## WORK TO BE COMPLETED
Output all of the entries below precisely as written.

## MATERIAL FOR THIS EXERCISE
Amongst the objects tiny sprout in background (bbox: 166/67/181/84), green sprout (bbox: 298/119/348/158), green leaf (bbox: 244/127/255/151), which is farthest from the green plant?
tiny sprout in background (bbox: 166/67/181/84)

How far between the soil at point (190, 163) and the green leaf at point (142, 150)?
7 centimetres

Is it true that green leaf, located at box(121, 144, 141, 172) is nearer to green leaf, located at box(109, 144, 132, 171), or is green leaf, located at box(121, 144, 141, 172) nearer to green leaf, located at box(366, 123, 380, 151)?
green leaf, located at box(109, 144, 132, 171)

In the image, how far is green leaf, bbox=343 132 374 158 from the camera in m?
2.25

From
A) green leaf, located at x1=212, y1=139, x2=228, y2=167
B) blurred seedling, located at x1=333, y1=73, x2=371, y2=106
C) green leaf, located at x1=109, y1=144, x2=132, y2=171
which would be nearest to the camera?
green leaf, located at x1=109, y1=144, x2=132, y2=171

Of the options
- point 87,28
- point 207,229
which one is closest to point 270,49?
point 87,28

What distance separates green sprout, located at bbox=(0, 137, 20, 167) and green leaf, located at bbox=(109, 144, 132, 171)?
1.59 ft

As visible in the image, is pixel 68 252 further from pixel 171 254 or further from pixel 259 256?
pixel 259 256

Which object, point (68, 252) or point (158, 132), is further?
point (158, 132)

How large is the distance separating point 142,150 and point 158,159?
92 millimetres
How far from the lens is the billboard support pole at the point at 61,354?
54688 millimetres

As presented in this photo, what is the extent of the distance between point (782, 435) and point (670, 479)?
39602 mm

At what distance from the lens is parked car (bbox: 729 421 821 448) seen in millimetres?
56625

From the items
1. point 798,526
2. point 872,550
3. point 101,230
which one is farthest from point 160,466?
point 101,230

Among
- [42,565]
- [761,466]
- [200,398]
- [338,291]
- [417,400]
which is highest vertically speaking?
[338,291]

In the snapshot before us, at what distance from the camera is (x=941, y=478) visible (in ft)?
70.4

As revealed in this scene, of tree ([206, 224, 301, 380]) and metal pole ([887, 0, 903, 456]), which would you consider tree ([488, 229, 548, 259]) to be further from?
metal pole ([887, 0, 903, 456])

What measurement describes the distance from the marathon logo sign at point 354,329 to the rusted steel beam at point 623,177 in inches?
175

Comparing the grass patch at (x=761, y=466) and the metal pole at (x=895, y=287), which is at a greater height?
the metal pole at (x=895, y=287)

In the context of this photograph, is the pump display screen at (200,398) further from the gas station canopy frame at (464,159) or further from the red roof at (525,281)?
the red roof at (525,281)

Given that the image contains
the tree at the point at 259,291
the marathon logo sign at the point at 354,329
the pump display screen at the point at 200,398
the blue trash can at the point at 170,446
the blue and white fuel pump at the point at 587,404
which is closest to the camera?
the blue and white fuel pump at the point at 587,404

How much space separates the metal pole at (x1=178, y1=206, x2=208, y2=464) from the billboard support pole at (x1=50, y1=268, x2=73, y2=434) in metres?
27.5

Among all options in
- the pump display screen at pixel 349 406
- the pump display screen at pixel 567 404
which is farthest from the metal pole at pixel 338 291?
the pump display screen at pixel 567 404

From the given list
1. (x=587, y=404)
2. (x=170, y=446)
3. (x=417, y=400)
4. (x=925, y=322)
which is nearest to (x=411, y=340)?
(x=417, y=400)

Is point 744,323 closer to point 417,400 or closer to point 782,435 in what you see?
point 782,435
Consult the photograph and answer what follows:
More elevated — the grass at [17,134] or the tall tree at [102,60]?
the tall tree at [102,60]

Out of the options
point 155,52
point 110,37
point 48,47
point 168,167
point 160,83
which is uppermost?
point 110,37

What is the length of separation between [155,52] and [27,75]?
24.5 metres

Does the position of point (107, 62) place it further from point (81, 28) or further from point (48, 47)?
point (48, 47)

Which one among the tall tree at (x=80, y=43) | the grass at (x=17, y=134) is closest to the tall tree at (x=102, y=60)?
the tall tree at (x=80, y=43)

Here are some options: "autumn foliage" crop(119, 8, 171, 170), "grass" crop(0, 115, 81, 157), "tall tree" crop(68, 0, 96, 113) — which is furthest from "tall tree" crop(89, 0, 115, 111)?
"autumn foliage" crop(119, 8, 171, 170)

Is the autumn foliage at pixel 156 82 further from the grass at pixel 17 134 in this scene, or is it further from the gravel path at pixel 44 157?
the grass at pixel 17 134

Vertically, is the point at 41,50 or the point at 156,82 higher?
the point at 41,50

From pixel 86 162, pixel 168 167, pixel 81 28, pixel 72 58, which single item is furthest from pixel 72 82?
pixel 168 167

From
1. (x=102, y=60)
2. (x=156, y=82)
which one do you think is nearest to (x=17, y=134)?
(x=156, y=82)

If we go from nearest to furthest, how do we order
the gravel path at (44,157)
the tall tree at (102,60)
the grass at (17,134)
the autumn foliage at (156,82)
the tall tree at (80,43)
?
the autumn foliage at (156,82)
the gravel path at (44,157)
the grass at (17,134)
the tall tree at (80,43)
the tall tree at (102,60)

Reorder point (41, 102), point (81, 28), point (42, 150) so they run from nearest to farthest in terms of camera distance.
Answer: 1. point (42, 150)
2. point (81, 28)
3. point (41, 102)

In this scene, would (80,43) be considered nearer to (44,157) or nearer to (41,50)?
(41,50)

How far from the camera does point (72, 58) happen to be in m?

## TASK RESPONSE
Amongst the objects tiny sprout in background (bbox: 166/67/181/84), green sprout (bbox: 298/119/348/158), green leaf (bbox: 244/127/255/151), which is farthest from the green plant?
tiny sprout in background (bbox: 166/67/181/84)

How far between the soil at point (190, 163) and the green leaf at point (142, 150)?
7 centimetres

Is it true that green leaf, located at box(121, 144, 141, 172) is nearer to green leaf, located at box(109, 144, 132, 171), or is green leaf, located at box(121, 144, 141, 172) nearer to green leaf, located at box(366, 123, 380, 151)?
green leaf, located at box(109, 144, 132, 171)

In the image, how far is green leaf, bbox=343 132 374 158 from the camera in m?
2.25

From
A) green leaf, located at x1=212, y1=139, x2=228, y2=167
B) blurred seedling, located at x1=333, y1=73, x2=371, y2=106
C) green leaf, located at x1=109, y1=144, x2=132, y2=171
which would be nearest to the camera?
green leaf, located at x1=109, y1=144, x2=132, y2=171

Of the options
- point 87,28
- point 207,229
which one is closest to point 270,49?
point 87,28

What distance separates green sprout, located at bbox=(0, 137, 20, 167) and green leaf, located at bbox=(109, 144, 132, 171)?
1.59 ft

As visible in the image, is pixel 68 252 further from pixel 171 254 or further from pixel 259 256?
pixel 259 256

Which object, point (68, 252) or point (158, 132), is further?
point (158, 132)

How large is the distance separating point 142,150 and point 158,159?
92 millimetres
How far from the lens is the billboard support pole at the point at 61,354?
54688 millimetres

As presented in this photo, what is the extent of the distance between point (782, 435) and point (670, 479)?
39602 mm

At what distance from the lens is parked car (bbox: 729 421 821 448) seen in millimetres?
56625

From the items
1. point 798,526
2. point 872,550
3. point 101,230
which one is farthest from point 160,466?
point 101,230

Among
- [42,565]
- [761,466]
- [200,398]
- [338,291]
- [417,400]
which is highest vertically speaking?
[338,291]

In the snapshot before us, at what distance from the camera is (x=941, y=478) visible (in ft)?
70.4

As revealed in this scene, of tree ([206, 224, 301, 380]) and metal pole ([887, 0, 903, 456]), which would you consider tree ([488, 229, 548, 259]) to be further from?
metal pole ([887, 0, 903, 456])

What measurement describes the distance from the marathon logo sign at point 354,329 to the rusted steel beam at point 623,177 in inches?
175

Comparing the grass patch at (x=761, y=466) and the metal pole at (x=895, y=287), which is at a greater height?
the metal pole at (x=895, y=287)

In the context of this photograph, is the pump display screen at (200,398) further from the gas station canopy frame at (464,159) or further from the red roof at (525,281)?
the red roof at (525,281)

Given that the image contains
the tree at the point at 259,291
the marathon logo sign at the point at 354,329
the pump display screen at the point at 200,398
the blue trash can at the point at 170,446
the blue and white fuel pump at the point at 587,404
which is closest to the camera?
the blue and white fuel pump at the point at 587,404

How much space separates the metal pole at (x1=178, y1=206, x2=208, y2=464) from the billboard support pole at (x1=50, y1=268, x2=73, y2=434) in metres?
27.5

Among all options in
- the pump display screen at pixel 349 406
- the pump display screen at pixel 567 404
which is farthest from the metal pole at pixel 338 291?
the pump display screen at pixel 567 404

From the given list
1. (x=587, y=404)
2. (x=170, y=446)
3. (x=417, y=400)
4. (x=925, y=322)
which is nearest to (x=411, y=340)?
(x=417, y=400)

Is point 744,323 closer to point 417,400 or closer to point 782,435 in what you see?
point 782,435
Consult the photograph and answer what follows:
More elevated — the grass at [17,134] or the tall tree at [102,60]?
the tall tree at [102,60]

Out of the options
point 155,52
point 110,37
point 48,47
point 168,167
point 160,83
which is uppermost?
point 110,37

What is the length of separation between [155,52] and [27,75]?
24.5 metres

Does the position of point (107, 62) place it further from point (81, 28) or further from point (48, 47)?
point (48, 47)

Which one among the tall tree at (x=80, y=43) | the grass at (x=17, y=134) is closest to the tall tree at (x=102, y=60)?
the tall tree at (x=80, y=43)

Here are some options: "autumn foliage" crop(119, 8, 171, 170), "grass" crop(0, 115, 81, 157), "tall tree" crop(68, 0, 96, 113) — which is furthest from "tall tree" crop(89, 0, 115, 111)?
"autumn foliage" crop(119, 8, 171, 170)

Is the autumn foliage at pixel 156 82 further from the grass at pixel 17 134 in this scene, or is it further from the gravel path at pixel 44 157?
the grass at pixel 17 134

Vertically, is the point at 41,50 or the point at 156,82 higher?
the point at 41,50

From pixel 86 162, pixel 168 167, pixel 81 28, pixel 72 58, which single item is furthest from pixel 72 82?
pixel 168 167

From
1. (x=102, y=60)
2. (x=156, y=82)
which one do you think is nearest to (x=17, y=134)?
(x=156, y=82)

If we go from nearest to furthest, how do we order
the gravel path at (44,157)
the tall tree at (102,60)
the grass at (17,134)
the autumn foliage at (156,82)
the tall tree at (80,43)
?
the autumn foliage at (156,82)
the gravel path at (44,157)
the grass at (17,134)
the tall tree at (80,43)
the tall tree at (102,60)

Reorder point (41, 102), point (81, 28), point (42, 150) so they run from nearest to farthest in terms of camera distance.
Answer: 1. point (42, 150)
2. point (81, 28)
3. point (41, 102)

In this scene, would (80,43) be considered nearer to (44,157) or nearer to (41,50)?
(41,50)

How far from the camera does point (72, 58) happen to be in m?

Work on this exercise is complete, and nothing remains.